Reproduce verbatim the lines of the entries starting at the line containing "Which particular item from [312,233], [396,303]" and ending at the line containing "5. the palo verde tree at (x=417, y=247)", with both of those lines included.
+++++
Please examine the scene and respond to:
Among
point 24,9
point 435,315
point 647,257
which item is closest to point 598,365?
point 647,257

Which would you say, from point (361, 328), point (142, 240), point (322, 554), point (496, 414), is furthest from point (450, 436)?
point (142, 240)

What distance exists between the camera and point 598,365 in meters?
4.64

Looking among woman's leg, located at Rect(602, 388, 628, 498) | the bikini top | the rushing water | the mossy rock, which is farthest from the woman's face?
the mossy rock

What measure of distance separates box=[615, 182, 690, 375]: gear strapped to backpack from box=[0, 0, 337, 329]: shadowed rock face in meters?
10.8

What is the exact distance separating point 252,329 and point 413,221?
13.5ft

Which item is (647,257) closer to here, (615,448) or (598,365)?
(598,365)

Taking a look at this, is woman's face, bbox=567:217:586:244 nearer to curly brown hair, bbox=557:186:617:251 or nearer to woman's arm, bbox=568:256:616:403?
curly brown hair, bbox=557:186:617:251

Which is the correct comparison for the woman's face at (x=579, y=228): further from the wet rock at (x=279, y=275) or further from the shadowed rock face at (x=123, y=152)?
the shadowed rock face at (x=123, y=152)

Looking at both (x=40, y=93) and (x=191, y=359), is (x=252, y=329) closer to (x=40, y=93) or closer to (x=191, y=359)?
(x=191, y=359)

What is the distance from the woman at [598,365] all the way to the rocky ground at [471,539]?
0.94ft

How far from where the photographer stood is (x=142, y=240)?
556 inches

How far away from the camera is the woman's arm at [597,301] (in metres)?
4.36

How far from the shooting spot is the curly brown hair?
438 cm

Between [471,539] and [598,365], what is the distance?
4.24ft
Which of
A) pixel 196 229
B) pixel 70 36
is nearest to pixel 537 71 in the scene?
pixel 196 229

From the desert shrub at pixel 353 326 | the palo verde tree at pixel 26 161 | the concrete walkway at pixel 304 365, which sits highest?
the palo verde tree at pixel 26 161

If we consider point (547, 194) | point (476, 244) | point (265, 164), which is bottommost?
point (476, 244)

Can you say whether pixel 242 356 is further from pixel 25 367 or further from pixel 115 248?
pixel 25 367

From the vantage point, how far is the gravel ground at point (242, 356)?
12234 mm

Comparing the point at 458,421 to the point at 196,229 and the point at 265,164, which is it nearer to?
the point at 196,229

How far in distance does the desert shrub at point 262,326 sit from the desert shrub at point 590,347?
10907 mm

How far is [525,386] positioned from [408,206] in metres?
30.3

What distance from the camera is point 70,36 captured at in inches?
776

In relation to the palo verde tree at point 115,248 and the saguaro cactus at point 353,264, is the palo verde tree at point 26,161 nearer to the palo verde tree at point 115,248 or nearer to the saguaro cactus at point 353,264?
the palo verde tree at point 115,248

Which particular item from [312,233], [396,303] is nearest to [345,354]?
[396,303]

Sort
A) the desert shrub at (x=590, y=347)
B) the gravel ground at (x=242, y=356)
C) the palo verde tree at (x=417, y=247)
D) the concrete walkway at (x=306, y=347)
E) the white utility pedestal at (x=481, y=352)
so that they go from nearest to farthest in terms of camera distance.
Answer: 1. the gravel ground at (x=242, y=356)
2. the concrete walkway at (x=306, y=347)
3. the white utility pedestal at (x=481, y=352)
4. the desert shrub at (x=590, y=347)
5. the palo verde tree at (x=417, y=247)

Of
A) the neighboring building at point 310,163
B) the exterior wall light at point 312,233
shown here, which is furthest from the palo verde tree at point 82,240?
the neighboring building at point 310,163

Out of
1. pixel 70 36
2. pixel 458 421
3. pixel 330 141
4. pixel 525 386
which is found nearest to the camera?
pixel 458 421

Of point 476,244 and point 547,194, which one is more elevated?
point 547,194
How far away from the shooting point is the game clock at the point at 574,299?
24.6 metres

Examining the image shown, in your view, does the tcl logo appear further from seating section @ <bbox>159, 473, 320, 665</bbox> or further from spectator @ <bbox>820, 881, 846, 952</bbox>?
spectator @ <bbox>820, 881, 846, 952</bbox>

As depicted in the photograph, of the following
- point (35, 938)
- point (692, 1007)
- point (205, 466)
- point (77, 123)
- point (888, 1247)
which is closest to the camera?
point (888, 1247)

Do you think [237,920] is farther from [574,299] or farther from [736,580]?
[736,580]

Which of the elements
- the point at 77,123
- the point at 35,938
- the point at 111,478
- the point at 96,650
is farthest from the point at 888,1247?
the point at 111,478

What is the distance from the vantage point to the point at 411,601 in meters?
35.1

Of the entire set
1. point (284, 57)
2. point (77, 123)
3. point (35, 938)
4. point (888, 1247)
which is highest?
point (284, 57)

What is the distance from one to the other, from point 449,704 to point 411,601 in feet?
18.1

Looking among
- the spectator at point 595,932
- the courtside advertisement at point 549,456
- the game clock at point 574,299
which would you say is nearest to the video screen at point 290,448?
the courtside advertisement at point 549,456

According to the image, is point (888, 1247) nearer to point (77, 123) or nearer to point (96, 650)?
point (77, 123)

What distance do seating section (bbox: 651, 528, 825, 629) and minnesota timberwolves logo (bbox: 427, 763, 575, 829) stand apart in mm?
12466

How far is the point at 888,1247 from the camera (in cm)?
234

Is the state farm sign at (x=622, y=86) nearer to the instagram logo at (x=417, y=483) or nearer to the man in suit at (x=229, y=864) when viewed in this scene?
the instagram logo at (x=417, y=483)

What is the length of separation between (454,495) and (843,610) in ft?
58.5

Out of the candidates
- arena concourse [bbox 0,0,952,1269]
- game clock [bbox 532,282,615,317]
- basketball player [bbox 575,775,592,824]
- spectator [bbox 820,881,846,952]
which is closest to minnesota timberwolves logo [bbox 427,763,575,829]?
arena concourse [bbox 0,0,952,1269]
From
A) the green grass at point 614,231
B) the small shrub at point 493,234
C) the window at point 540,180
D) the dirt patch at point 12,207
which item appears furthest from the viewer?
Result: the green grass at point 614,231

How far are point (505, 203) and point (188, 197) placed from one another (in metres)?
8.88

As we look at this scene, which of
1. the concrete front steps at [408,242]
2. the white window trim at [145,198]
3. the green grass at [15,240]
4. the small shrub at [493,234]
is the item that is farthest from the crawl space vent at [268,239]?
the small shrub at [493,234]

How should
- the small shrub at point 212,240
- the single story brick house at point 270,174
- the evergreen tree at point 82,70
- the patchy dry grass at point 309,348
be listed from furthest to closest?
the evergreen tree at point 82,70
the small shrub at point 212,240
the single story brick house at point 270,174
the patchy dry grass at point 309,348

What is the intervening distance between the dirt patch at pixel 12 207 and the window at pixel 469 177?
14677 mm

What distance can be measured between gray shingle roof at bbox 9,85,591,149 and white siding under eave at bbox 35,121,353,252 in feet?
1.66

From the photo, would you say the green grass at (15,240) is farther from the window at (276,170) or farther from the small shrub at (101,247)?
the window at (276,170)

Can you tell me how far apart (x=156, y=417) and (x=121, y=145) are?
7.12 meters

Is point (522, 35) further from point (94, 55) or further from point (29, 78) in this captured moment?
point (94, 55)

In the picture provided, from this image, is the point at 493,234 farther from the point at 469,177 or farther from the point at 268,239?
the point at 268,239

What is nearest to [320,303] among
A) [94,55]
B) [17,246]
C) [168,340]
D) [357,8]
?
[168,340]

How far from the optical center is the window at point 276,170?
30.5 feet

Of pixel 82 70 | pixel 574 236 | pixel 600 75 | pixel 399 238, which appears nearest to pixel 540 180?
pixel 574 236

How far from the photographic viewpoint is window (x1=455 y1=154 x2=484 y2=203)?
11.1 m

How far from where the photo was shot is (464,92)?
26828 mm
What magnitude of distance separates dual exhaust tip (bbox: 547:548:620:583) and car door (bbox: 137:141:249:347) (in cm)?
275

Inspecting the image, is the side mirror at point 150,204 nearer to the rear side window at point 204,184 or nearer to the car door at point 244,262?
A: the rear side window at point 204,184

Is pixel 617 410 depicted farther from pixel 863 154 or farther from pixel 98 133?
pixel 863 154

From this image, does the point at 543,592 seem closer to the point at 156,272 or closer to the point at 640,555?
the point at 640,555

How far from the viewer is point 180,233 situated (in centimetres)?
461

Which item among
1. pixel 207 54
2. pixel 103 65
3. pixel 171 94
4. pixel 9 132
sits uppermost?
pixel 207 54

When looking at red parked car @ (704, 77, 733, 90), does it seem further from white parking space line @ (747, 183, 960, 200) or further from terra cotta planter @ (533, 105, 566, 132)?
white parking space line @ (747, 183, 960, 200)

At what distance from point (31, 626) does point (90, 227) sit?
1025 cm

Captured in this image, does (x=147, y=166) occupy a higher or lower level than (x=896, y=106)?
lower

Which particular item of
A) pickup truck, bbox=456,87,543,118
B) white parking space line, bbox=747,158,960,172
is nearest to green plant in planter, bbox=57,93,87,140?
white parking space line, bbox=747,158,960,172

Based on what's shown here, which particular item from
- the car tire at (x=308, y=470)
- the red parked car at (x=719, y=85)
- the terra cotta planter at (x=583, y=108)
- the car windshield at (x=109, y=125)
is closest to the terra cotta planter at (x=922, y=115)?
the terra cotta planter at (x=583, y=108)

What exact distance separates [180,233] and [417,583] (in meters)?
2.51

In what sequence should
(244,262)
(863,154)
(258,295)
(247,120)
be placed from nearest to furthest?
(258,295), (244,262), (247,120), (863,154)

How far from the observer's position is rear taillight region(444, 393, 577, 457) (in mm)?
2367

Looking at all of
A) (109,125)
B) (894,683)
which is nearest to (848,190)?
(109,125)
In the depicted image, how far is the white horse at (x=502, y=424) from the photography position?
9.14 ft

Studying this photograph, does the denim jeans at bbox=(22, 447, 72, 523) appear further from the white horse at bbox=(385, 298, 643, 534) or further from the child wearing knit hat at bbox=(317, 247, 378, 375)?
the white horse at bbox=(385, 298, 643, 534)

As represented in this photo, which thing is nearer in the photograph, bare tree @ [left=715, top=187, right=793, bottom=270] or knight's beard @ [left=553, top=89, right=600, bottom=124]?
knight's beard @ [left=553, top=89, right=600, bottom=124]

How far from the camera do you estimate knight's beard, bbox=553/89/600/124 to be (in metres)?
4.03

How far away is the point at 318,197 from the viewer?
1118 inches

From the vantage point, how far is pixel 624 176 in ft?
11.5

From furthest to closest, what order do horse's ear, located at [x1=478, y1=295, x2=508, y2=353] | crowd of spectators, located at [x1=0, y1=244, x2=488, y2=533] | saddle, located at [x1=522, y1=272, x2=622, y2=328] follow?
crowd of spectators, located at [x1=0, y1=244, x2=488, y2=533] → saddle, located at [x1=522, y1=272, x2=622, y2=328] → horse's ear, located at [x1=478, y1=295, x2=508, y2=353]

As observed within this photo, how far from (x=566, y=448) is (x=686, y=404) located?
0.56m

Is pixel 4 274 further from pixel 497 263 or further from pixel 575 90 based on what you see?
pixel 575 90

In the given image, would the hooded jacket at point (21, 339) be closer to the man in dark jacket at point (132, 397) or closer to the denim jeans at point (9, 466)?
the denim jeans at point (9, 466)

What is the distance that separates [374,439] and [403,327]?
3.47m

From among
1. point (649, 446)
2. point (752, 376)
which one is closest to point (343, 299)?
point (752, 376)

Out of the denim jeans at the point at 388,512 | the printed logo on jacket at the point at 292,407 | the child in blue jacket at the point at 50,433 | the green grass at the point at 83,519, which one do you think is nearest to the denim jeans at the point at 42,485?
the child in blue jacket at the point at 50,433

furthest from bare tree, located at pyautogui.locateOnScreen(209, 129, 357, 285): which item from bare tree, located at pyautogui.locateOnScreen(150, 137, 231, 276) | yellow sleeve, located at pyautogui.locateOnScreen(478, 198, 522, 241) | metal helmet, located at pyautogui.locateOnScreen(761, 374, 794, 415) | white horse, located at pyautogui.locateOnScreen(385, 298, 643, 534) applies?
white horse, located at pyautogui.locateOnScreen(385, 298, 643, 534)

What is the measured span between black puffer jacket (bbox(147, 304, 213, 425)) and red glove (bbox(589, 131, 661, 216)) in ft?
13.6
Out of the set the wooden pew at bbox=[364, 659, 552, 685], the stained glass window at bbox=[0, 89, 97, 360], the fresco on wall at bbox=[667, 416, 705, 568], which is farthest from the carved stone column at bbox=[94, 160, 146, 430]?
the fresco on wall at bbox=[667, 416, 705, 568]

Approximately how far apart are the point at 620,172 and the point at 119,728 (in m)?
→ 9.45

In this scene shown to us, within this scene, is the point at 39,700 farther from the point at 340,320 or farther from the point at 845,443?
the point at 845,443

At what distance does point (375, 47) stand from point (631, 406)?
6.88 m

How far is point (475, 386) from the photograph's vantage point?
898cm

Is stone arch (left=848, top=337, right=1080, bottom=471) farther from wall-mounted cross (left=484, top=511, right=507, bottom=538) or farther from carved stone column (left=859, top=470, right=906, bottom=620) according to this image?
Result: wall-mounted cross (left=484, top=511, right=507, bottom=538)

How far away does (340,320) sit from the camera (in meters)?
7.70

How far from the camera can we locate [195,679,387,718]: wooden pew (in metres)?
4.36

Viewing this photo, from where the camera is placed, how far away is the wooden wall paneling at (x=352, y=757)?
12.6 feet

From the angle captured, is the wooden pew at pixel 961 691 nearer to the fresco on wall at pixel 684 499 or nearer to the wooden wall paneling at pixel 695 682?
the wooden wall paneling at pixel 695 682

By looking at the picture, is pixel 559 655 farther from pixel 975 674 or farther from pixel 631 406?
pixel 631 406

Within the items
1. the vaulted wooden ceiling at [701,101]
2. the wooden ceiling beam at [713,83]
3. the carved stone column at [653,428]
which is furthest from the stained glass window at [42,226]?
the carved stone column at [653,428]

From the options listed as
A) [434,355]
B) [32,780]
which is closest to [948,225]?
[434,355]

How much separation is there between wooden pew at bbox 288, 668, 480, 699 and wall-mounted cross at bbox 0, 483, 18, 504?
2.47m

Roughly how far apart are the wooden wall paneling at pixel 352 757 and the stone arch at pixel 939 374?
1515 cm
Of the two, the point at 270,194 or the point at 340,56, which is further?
+++++
> [COMPLETE ANSWER]:
Which particular item from [312,233], [396,303] is nearest to [345,354]?
[396,303]

Sort
A) the desert shrub at (x=590, y=347)
B) the gravel ground at (x=242, y=356)
C) the palo verde tree at (x=417, y=247)
D) the concrete walkway at (x=306, y=347)
E) the white utility pedestal at (x=481, y=352)
so that they go from nearest to farthest in terms of camera distance.
Answer: 1. the gravel ground at (x=242, y=356)
2. the concrete walkway at (x=306, y=347)
3. the white utility pedestal at (x=481, y=352)
4. the desert shrub at (x=590, y=347)
5. the palo verde tree at (x=417, y=247)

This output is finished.